_Assignment_: Everything in the records below from the line containing "themualafkopitiam" through the line containing "ยางมอเตอร์ไซค์ ยางนอก GOODRIDE" is to be reproduced exactly, those two lines included; no picture is to be copied.

**** Extracted records ****

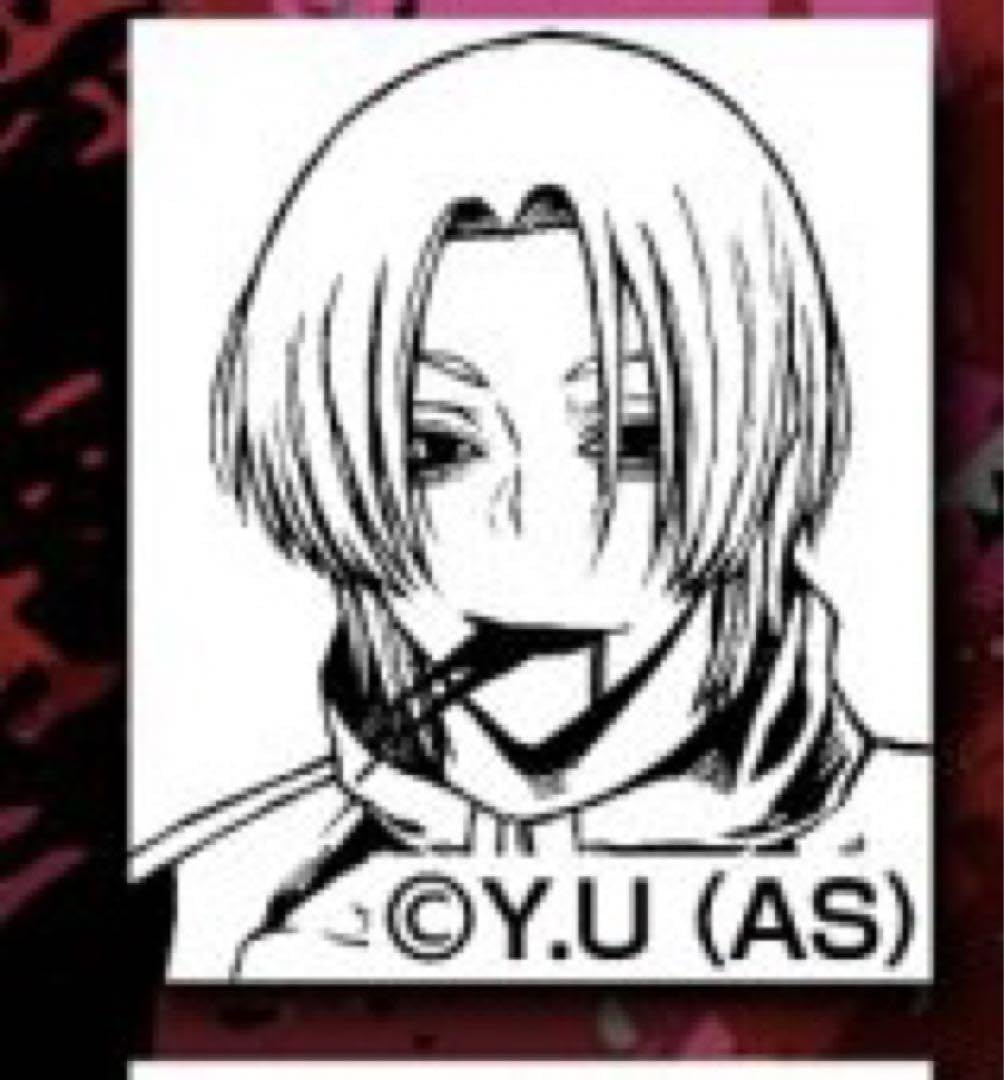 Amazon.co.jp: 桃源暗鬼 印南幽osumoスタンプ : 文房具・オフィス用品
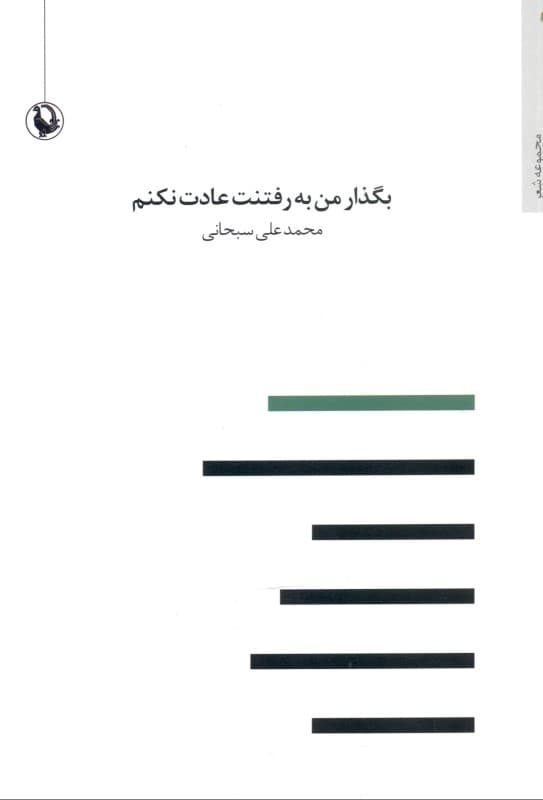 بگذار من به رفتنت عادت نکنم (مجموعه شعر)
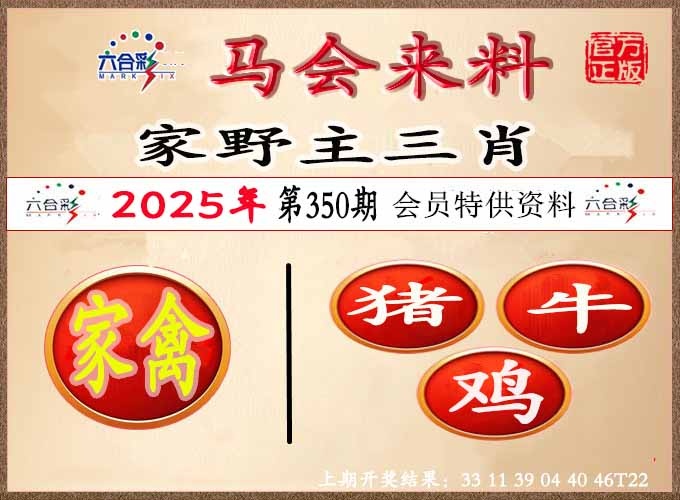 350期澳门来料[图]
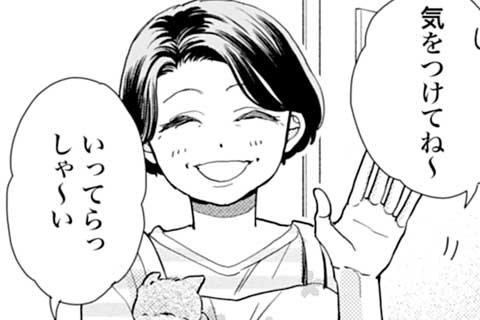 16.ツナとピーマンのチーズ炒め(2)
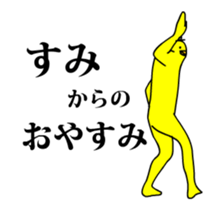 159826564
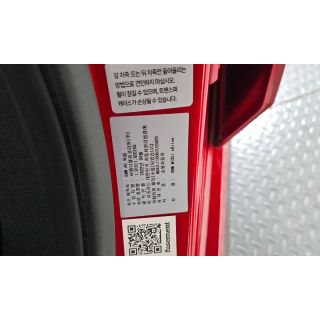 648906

****
**** Extracted records ****

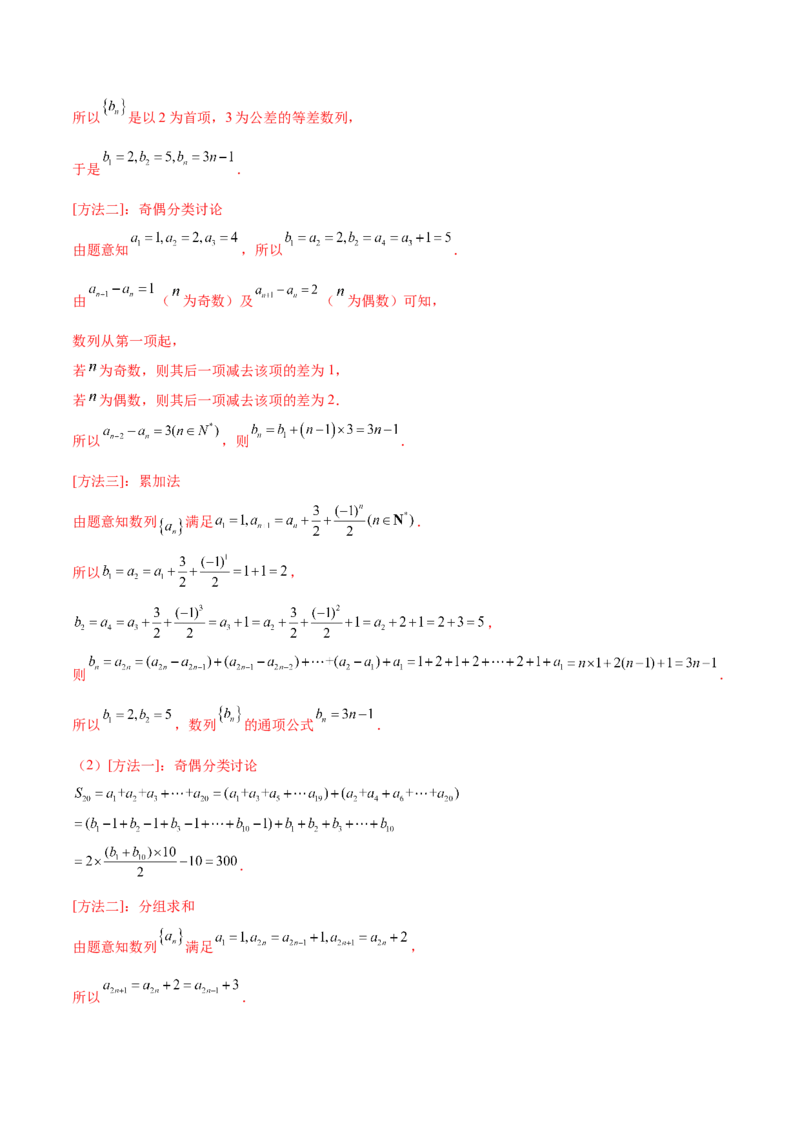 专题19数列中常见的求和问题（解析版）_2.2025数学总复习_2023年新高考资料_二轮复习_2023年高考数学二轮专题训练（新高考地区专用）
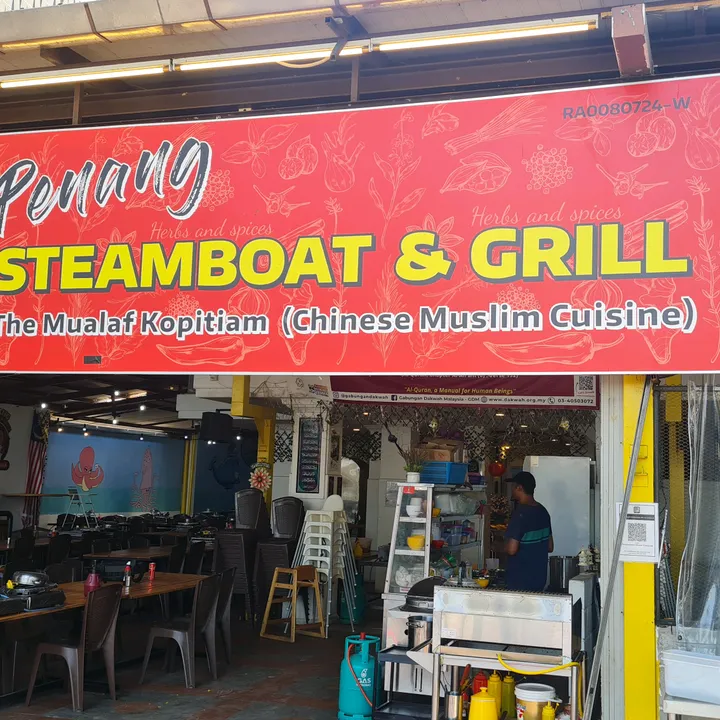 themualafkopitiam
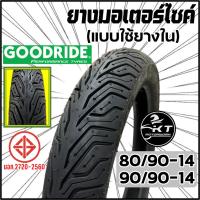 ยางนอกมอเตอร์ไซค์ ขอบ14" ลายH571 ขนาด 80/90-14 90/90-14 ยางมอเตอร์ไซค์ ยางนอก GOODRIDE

****
**** Extracted records ****

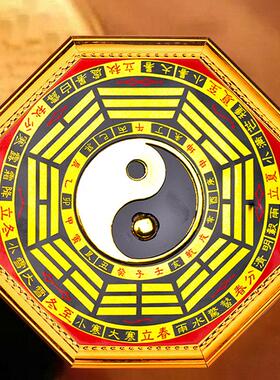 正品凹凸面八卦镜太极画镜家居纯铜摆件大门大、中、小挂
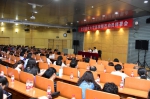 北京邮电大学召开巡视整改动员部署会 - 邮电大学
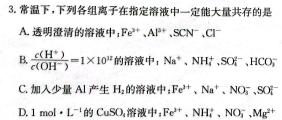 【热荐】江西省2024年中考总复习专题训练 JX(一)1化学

****

_Exercise answer_:
 themualafkopitiam
 ยางนอกมอเตอร์ไซค์ ขอบ14" ลายH571 ขนาด 80/90-14 90/90-14 ยางมอเตอร์ไซค์ ยางนอก GOODRIDE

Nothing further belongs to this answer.